# Work task:
In duplicating the lines below, keep every word unchanged and drop the pictures.

# Exercise data:
□ □ □ □ □ □ □
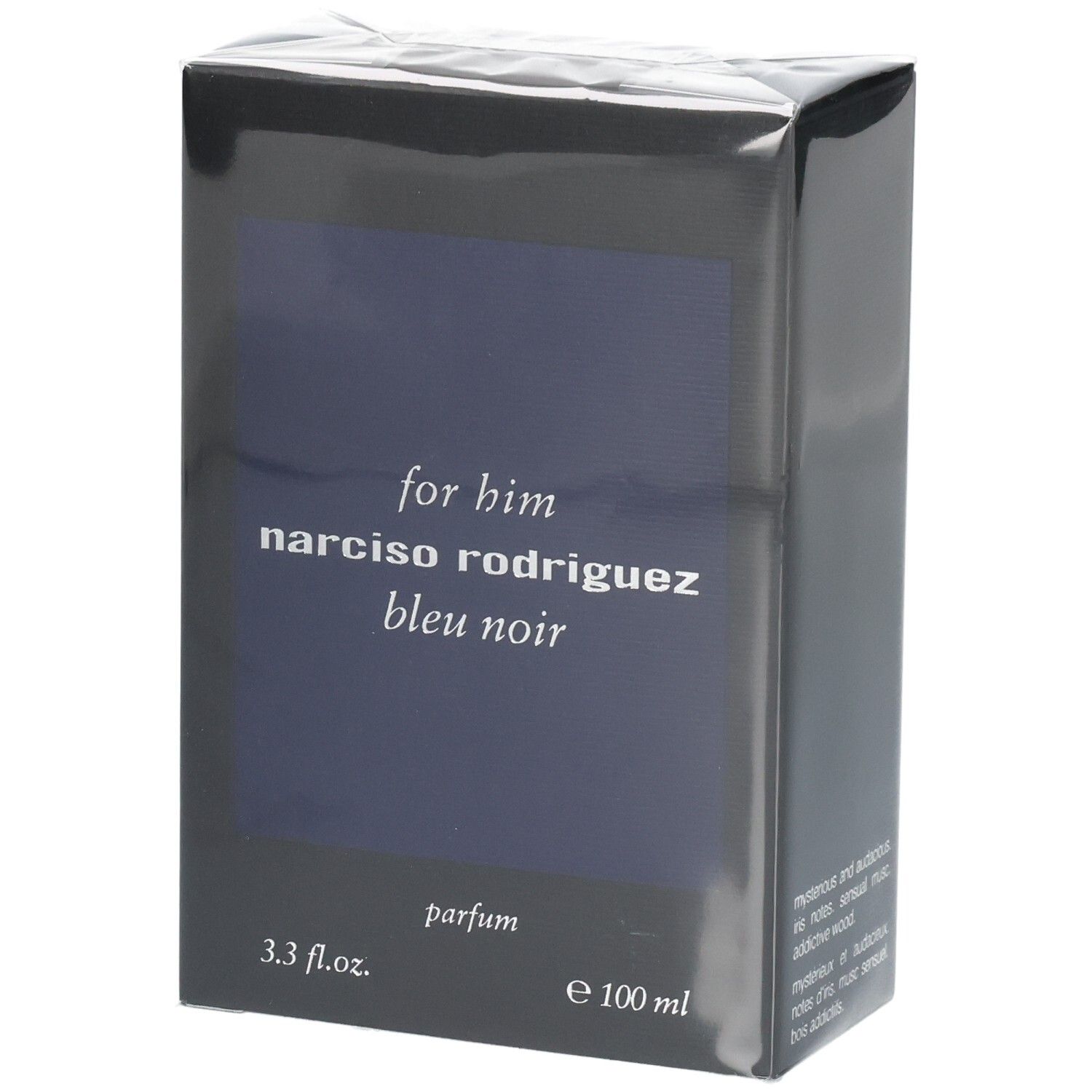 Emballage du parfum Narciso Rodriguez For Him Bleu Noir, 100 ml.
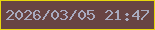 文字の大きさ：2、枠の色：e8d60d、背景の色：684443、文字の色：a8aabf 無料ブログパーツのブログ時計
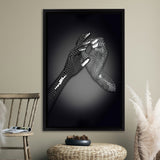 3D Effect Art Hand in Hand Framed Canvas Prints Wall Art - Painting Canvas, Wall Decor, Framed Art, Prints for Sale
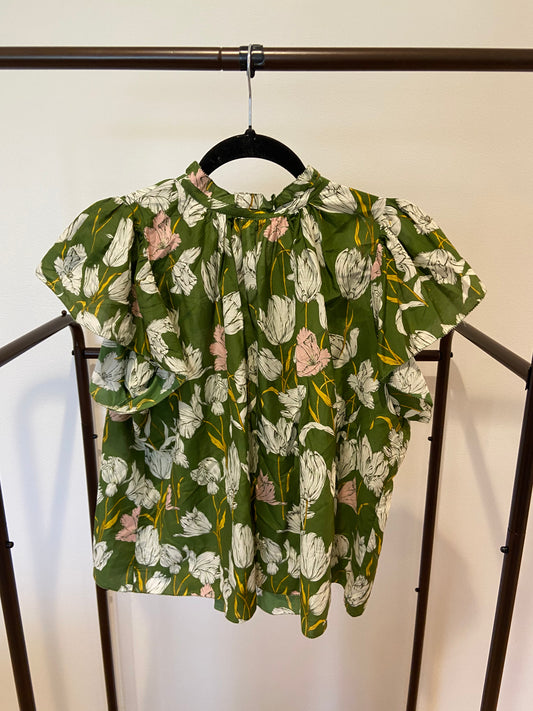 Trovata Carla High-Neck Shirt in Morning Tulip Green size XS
□ □ □ □ □ □ □
# Response to the task:
 Emballage du parfum Narciso Rodriguez For Him Bleu Noir, 100 ml.
 文字の大きさ：2、枠の色：e8d60d、背景の色：684443、文字の色：a8aabf 無料ブログパーツのブログ時計
 3D Effect Art Hand in Hand Framed Canvas Prints Wall Art - Painting Canvas, Wall Decor, Framed Art, Prints for Sale
 Trovata Carla High-Neck Shirt in Morning Tulip Green size XS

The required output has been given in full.